After all was said and done, however, the focus of all the hubbub—the official State of the State address—actually provided few surprises for organizers of Tuesday’s rally, local media or government watchdogs. Wednesday’s speech lived up to many of the predictions surrounding it, focusing primarily on those aspects of Pataki’s tenure that bolster his credentials as a conservative. Filled with references to past and proposed tax cuts, terrorism protection and business-friendly initiatives, the subject matter of the governor’s speech shifted from a farewell salute to a resumé for Republican presidential candidacy throughout much of the hourlong presentation.

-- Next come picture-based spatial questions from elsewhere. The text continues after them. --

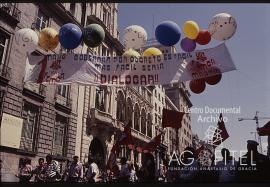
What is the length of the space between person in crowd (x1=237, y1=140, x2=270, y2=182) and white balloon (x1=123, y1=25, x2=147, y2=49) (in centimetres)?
421

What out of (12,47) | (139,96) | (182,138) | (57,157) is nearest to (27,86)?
(12,47)

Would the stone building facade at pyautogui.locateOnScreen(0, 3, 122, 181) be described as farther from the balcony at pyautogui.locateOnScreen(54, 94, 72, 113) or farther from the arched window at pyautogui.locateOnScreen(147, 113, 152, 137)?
the arched window at pyautogui.locateOnScreen(147, 113, 152, 137)

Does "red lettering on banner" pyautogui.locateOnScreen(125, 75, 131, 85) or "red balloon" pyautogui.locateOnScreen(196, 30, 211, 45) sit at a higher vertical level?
"red balloon" pyautogui.locateOnScreen(196, 30, 211, 45)

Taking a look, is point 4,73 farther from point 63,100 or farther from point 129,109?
point 129,109

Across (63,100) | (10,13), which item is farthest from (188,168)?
(63,100)

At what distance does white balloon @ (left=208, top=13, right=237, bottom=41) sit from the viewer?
8.96 meters

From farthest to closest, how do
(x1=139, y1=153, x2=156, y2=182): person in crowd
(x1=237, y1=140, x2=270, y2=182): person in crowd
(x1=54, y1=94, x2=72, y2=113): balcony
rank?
(x1=54, y1=94, x2=72, y2=113): balcony, (x1=139, y1=153, x2=156, y2=182): person in crowd, (x1=237, y1=140, x2=270, y2=182): person in crowd

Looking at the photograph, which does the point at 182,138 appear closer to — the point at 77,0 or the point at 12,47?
the point at 12,47

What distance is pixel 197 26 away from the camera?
9305 mm

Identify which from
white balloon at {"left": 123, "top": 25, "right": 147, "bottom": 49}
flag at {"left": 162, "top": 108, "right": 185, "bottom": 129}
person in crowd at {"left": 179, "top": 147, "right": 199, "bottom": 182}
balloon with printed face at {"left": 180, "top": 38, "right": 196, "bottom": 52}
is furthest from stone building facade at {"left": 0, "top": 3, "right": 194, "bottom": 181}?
white balloon at {"left": 123, "top": 25, "right": 147, "bottom": 49}

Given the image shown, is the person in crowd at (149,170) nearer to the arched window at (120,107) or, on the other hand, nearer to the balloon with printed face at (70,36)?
the balloon with printed face at (70,36)

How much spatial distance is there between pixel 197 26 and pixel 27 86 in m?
12.2

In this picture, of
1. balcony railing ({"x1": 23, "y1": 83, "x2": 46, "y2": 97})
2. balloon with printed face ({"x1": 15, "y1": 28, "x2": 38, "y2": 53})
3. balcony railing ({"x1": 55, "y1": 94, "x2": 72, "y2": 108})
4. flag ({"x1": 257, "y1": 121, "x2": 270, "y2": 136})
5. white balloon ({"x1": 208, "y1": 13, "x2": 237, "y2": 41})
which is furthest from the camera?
balcony railing ({"x1": 55, "y1": 94, "x2": 72, "y2": 108})

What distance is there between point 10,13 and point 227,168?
1462 cm
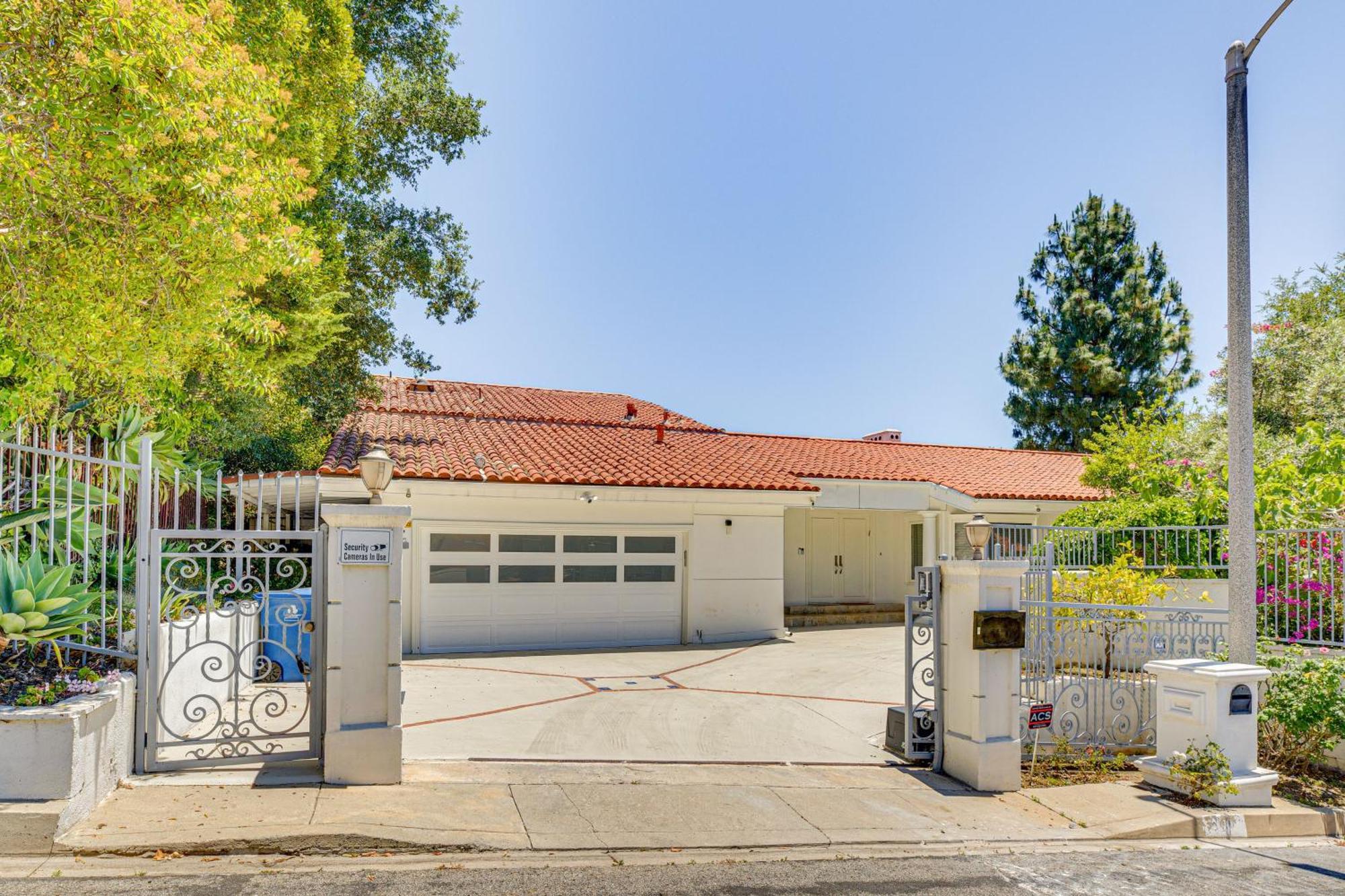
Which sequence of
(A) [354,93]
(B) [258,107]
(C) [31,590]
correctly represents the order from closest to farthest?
1. (C) [31,590]
2. (B) [258,107]
3. (A) [354,93]

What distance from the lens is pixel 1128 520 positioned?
40.6ft

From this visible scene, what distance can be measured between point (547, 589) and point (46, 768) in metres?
9.52

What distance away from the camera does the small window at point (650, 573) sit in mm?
15016

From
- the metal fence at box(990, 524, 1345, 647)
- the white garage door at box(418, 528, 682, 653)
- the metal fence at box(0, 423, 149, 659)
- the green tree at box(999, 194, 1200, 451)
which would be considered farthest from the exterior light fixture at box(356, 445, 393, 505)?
the green tree at box(999, 194, 1200, 451)

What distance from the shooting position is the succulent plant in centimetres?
560

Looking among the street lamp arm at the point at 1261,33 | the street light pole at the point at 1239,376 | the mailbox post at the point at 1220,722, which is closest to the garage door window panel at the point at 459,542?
the mailbox post at the point at 1220,722

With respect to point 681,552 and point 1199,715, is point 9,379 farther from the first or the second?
point 1199,715

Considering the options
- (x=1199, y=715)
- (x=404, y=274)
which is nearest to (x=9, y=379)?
(x=404, y=274)

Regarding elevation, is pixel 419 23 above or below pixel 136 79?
above

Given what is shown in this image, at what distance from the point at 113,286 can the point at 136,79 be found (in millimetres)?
2107

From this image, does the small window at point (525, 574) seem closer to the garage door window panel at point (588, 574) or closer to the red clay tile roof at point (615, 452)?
the garage door window panel at point (588, 574)

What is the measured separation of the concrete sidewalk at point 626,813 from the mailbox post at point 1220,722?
0.72 feet

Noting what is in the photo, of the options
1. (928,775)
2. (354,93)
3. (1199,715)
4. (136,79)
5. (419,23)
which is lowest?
(928,775)

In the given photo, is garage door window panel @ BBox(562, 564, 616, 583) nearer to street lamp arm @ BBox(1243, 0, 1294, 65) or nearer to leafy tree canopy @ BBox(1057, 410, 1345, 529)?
leafy tree canopy @ BBox(1057, 410, 1345, 529)
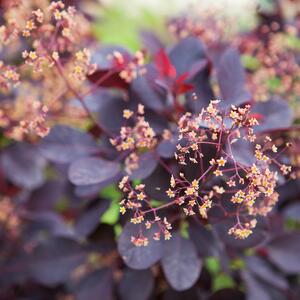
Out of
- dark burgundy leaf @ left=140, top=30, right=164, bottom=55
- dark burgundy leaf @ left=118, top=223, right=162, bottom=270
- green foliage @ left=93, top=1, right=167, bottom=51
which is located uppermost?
dark burgundy leaf @ left=140, top=30, right=164, bottom=55

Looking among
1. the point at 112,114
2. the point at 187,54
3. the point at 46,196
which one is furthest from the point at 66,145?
the point at 46,196

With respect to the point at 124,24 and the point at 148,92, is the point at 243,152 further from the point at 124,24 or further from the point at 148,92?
the point at 124,24

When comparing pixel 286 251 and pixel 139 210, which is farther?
pixel 286 251

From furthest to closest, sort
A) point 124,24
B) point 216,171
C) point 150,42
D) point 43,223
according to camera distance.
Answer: point 124,24 → point 43,223 → point 150,42 → point 216,171

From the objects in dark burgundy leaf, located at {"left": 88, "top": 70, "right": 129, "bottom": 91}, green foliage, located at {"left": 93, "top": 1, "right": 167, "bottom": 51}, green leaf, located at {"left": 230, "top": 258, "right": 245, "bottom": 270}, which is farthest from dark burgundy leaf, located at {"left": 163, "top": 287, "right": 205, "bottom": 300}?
green foliage, located at {"left": 93, "top": 1, "right": 167, "bottom": 51}

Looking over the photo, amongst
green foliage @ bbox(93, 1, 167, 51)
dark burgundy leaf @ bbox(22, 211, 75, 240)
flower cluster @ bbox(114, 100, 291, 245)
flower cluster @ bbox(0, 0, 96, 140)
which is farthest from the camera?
green foliage @ bbox(93, 1, 167, 51)

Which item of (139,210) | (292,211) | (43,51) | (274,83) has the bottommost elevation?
(292,211)

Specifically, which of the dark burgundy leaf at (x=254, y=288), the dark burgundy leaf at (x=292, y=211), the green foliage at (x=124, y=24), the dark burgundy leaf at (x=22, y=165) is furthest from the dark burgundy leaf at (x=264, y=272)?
the green foliage at (x=124, y=24)

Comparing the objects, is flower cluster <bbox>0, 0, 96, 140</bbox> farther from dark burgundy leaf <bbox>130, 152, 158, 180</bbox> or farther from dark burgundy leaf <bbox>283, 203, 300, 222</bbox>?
dark burgundy leaf <bbox>283, 203, 300, 222</bbox>
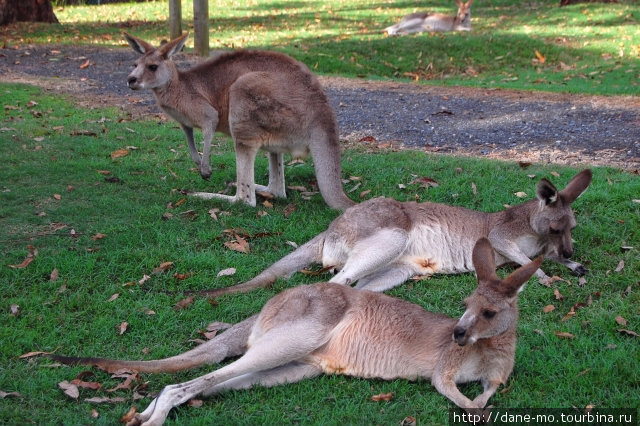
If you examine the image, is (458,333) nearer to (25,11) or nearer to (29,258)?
(29,258)

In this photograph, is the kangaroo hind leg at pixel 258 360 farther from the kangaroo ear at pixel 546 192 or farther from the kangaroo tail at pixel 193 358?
the kangaroo ear at pixel 546 192

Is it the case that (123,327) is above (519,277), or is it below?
below

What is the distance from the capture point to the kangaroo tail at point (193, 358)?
388 cm

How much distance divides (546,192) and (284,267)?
2.03 m

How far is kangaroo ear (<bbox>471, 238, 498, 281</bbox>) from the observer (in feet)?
12.8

The governor also urged an expansion of the charter-school program to the rest of the state, joined in what has become the standard overexaggeration of sex-offender recidivism rates by politicians hoping to increase their tough-on-crime quotients, and touted his role in achieving last year’s on-time (but incomplete) budget. The governor ended his final State of the State speech with a farewell to those in attendance, making his exit to loud applause—a response that he had already received, just a day earlier, during a rally of a different sort.

—Rick Marshall



“Delaware Avenue’s haunted.”

“Delaware Avenue?”

“Yeah. Something bad happened there.”

—CDTA Route 18 bus, in the midst of a discussion of haunted houses.


Overheard:“Question his manhood.”

—Ralph Nader, at a press conference Tuesday supporting Alice Green, in response to a question about how Green could convince Mayor Jerry Jennings to participate in a debate.

Loose Ends
To the grave disappointment of the dozens of citizens who turned out for the second Albany Common Council meeting in a row to oppose a rezoning proposal for Holland Avenue [“A Little Highway in the City,” Newsfront, Dec. 8], the measure passed 8 to 5. The rezoning, which turns a lot on Holland from office-commercial to highway-commercial to allow a large Walgreen’s pharmacy to be built there, had strong opposition from the surrounding neighborhoods, as well as from the ward’s council representative, Shawn Morris. The bill was brought to a vote over her objections through a little-used procedural rule. In the public comment period, Craig Waltz of the Helderberg Neighborhood Association raised a question of why a lame-duck council was so eager to move on this bill in the last meeting of the year. Outgoing council members Michael Brown (Ward 3) and Sarah Curry-Cobb (Ward 4) both had pet pieces of legislation (community-center funding and a commuter tax, respectively) that were missing their last chance for air time in favor of this development proposal, Waltz noted. Why the heavy priority on this decision? he asked rhetorically. Brown and Curry-Cobb both voted for the rezoning. Opposing were Morris, Dominick Calsolero (Ward 1), Richard Conti (Ward 6), Mike O’Brien (Ward 9) and Dave Torncello (Ward 8). Dan Herring (Ward 11), who also opposed the change, was not present; neither was Shirley Foskey (Ward 5). Waltz and other neighborhood leaders have already put in motion plans to sue on the grounds that the change is illegal spot zoning.